É possível que Cirincione tenha razão, mas parece exagerada a versão de muitos meios de comunicação de que se está à beira de um confronto entre o Brasil e os Estados Unidos por causa do Irã.
Ajuda-memória: à saída do encontro entre Lula e Barack Obama, às margens da cúpula do G8 da Itália, em julho, Robert Gibbs, porta-voz de Obama, disse à Folha que seu chefe sugerira a Lula que usasse o peso das relações comerciais entre Brasil e Irã para tentar convencer Ahmadinejad a seguir o exemplo brasileiro de uso exclusivamente pacífico da energia nuclear.
Ou seja, recomendou o que o jargão diplomático batiza de "engajamento" -aliás palavra-chave da diplomacia de Obama.

Caminho
Foi rigorosamente o que Lula fez ontem, ao menos na sua própria versão pública: ao reconhecer "o direito do Irã de desenvolver um programa nuclear com fins pacíficos", Lula emendou cobrando "respeito aos acordos internacionais" e ainda acrescentando que "esse é o caminho que o Brasil vem trilhando".
Mais: encorajou Ahmadinejad "a continuar o engajamento com países interessados de modo a encontrar uma solução justa e equilibrada para a questão nuclear iraniana".
No cuidado extremo, às vezes exagerado, que a diplomacia brasileira tem com temas incendiários, é o máximo que se poderia esperar como sugestão para o Irã acertar-se com o G6, cuja proposta, no essencial, foi aceita pelos técnicos iranianos. Trata-se de enviar urânio para enriquecer na Rússia e na França até o nível em que pode ser usado para fins medicinais e, depois, devolvido ao Irã.
Se essa proposta for aceita, "a capacidade de o Irã produzir uma bomba rapidamente seria eliminada, pelo menos pelos dois anos que leva para enriquecer mais urânio", escreve o especialista Cirincione.
À falta de detalhes sobre as conversas a portas fechadas, parece uma atitude responsável do governo Lula na questão nuclear, independentemente do uso interno que dela faça Ahmadinejad.

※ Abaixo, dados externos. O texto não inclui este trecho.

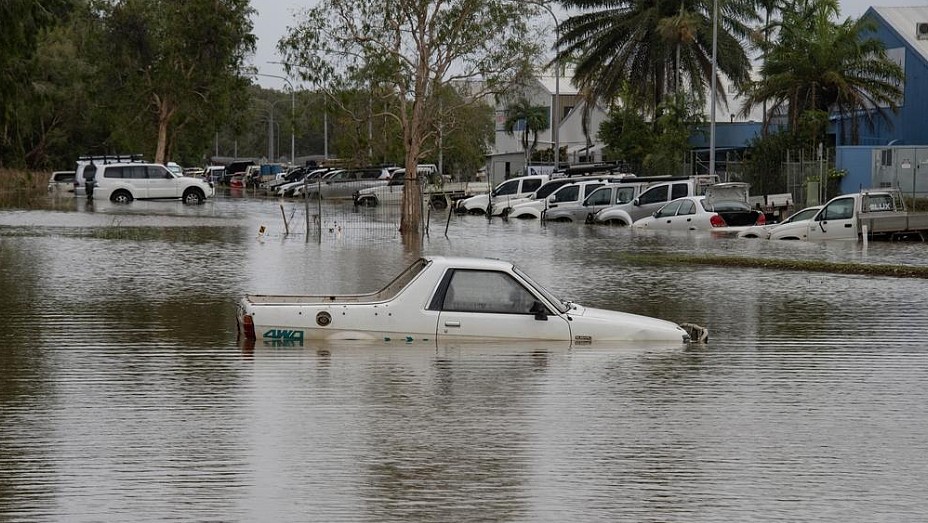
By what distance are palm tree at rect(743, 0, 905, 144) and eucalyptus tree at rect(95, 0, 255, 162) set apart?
36.8 meters

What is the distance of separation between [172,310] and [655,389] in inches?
346

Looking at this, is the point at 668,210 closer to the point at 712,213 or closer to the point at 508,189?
the point at 712,213

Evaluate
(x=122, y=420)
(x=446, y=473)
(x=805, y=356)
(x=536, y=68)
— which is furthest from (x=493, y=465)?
(x=536, y=68)

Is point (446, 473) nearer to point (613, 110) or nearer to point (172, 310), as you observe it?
point (172, 310)

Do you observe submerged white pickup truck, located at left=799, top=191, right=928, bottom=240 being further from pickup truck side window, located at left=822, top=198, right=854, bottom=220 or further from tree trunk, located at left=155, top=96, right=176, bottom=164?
tree trunk, located at left=155, top=96, right=176, bottom=164

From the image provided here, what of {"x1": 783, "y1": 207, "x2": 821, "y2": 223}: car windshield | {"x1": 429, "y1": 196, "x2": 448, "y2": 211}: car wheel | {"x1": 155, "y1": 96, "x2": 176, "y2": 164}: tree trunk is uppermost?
{"x1": 155, "y1": 96, "x2": 176, "y2": 164}: tree trunk

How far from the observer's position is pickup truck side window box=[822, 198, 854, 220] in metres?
37.1

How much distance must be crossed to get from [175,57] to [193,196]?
24557 mm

Quanto aos direitos humanos, tema central da crítica do governador José Serra à visita do presidente do Irã, seus argumentos são inatacáveis do ponto de vista ético e moral.
Mas a "realpolitik" que comanda a diplomacia global acaba prevalecendo sempre -de que deu exemplo Barack Obama ao visitar a China, na semana passada, e calar-se sobre o Tibete e demais violações aos direitos civis praticados sistematicamente pela China, assim como pelo Irã.